In the data below, restate exactly the lines from the one with "The Revenge - a Zombie Outbreak Adventure" to the final line, both included, but not the pictures.

- _DATA_

○ ○ ○ ○ ○ ○ ○

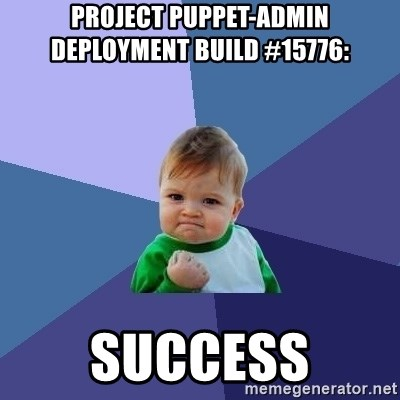 Success Kid - Project puppet-admin deployment build #15776:  SUCCESS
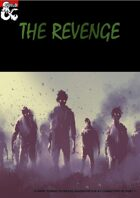 The Revenge - a Zombie Outbreak Adventure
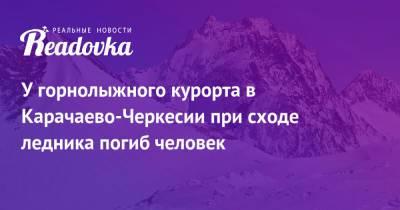 У горнолыжного курорта в Карачаево-Черкесии при сходе ледника погиб человек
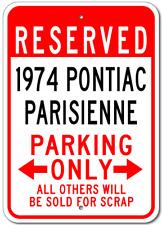 1974 74 PONTIAC PARISIENNE Parking Sign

○ ○ ○ ○ ○ ○ ○

- _RESPONSE TO THIS EXERCISE_
 The Revenge - a Zombie Outbreak Adventure
 У горнолыжного курорта в Карачаево-Черкесии при сходе ледника погиб человек
 1974 74 PONTIAC PARISIENNE Parking Sign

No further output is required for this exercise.